I miss the smell of the air conditioning in my Grandparents Lincoln. The one that floated down the road like you were driving on a cloud. The one with the plush leather seats that if you didn't wear your seat-belt, you would slide right off of them onto the car floor.

I miss the smell of my Grama's perfume. I miss the smell of my Grampa's hugs. I miss the smell of my Grama' cooking. It filled the air with flavor and sweetness.

I love the smells here. It doesn't smell like old people to me. It smells like my childhood.

And to me it does not stinketh.

Wednesday, June 11, 2014

"Slinky Lincoln!"

As the story goes, Eldra's father bought her a Lincoln for her first car. It was some time in the 30's. for some reason over the past couple of years, she has started talking about that car, and all Lincons she passes on the road.

She calls them "Slinky Lincoln's". Well she really calls them "SLINKY LINCOLNS!" And she likes to draw out the first word forever, and shout the whole thing at the top of her voice while you are driving. Which is equally as frightening as when she sees a UPS truck.

It's exhilarating really. It causes you to get a rush of adrenaline and you could probably lift a car with one hand after she says it. So at least there's that.

The thing is, that I have a three year old who just adores Eldra. And he listens to her, and likes to say the things that she says. So when she says "Slinky Lincoln", there is also an echo (with a three year old lisp which makes it sound like "Swinkie Wincun") which carries to the back seat of the car.

It's awesome.

Last week this three year old was playing with a little toy he had gotten in some goody bag somewhere. It was a little plastic slinky. And he called it his "Swinkie Wincun".

I died.

It blew my mind the correlation his young mind made. And I laughed to myself about it a few times.

Tuesday, June 10, 2014

You were just a little thing

This morning Grama woke up early shouting "Where am I! Where am I!?!"
I quickly ran in and remeinded her that she is in her home. That this is her master bedroom, and that she has lives in this house since 1963. We discussed this for a few minutes and then came the doozie;

"Where's Monroe?"

(Monroe is her husband. My Grampa. The most wonderful Grampa who has ever been. I love him so much. I miss him every single day.)
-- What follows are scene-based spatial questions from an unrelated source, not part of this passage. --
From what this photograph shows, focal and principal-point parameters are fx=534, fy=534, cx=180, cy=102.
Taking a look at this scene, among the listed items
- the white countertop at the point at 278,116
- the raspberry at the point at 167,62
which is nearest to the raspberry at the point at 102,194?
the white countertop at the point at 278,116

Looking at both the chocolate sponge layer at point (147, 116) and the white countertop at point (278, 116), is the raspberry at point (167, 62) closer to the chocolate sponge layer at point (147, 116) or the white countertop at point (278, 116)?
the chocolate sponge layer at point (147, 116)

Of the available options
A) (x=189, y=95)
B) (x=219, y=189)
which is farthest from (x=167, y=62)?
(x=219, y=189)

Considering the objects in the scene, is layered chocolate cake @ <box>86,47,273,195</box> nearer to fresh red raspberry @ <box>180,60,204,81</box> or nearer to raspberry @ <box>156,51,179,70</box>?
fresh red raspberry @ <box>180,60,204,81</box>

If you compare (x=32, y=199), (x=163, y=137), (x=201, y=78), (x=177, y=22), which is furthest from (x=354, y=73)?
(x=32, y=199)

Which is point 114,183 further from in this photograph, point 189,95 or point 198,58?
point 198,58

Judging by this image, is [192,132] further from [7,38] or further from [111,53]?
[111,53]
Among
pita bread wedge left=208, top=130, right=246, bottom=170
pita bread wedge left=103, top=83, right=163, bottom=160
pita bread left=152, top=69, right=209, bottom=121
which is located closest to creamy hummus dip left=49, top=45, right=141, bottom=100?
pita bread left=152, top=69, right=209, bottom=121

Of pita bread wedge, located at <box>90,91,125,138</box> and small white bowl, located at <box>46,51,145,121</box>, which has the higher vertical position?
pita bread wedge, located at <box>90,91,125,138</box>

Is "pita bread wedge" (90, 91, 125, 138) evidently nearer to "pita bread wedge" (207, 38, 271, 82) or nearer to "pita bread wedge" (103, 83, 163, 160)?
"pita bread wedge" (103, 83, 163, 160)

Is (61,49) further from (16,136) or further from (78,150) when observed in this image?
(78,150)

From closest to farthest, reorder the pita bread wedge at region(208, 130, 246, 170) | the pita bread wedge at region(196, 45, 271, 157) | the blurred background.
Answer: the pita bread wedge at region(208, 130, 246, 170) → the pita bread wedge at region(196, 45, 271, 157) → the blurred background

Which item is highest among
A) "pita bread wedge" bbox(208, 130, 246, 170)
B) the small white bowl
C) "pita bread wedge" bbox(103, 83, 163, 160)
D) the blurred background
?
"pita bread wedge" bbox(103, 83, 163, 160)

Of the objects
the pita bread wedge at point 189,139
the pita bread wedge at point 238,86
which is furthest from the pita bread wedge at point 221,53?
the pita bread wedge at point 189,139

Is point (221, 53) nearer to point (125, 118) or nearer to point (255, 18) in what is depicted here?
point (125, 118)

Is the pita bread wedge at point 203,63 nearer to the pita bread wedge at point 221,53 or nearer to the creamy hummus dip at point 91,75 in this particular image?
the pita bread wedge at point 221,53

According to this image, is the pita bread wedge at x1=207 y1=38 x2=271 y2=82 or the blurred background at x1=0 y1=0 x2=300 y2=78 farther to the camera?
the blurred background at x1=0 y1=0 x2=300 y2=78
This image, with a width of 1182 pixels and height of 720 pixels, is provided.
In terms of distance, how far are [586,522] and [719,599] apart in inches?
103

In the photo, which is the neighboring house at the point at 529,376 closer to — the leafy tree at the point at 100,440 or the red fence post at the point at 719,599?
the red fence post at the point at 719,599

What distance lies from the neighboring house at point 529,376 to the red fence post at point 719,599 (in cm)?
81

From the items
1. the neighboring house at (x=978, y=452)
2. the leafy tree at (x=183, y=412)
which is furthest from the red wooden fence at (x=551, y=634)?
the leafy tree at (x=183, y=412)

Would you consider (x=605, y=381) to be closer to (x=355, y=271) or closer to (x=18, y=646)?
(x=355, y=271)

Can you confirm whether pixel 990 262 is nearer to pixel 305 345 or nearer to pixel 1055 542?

I was shocked by the question. I didn't even know how to respond.

So I told her the truth.

"He passed away in January Grama."

She was shocked, and immediately started to cry. I sat next to her, and held her, and we cried together.

The morning continued in this way, her not remembering the past 30 years, and me talking her through it. Often times she would forget what we had talked about a few minutes before, and ask again. The following conversation happene several times over the course of an hour.

Eldra: "You're Pami?"
Me: "Yes Grama."
Eldra: "You don't look like Pami."
Me: "Well I'm all grown up."
Eldra: "How did that happen?"
Me: "We'l it took me 30 years."
Eldra: "Where was I?"
Me: "You were here with me."
Eldra: "I was?"
Me: "Yes Grama."
Eldra: "But I don't remember."
Eldra: "Pami?"
Me: "Yes Grama."
Eldra: "You were just a little thing."
Me: "And now I'm all grown up."
Eldra: "Why don't I remember?"
Me: "We'll your mind is old Grama. Give it a chance to wake up."
Eldra: "How old am I?"
Me: "You're 91."
Eldra: "I'm ninety one?!?"
Me: "Yes Grama."
Eldra: "I'm so old.

My favorite part of this morning was hearing the phrase;
"You were just a little thing when I remember."
She said it several times. It's was nice to hear.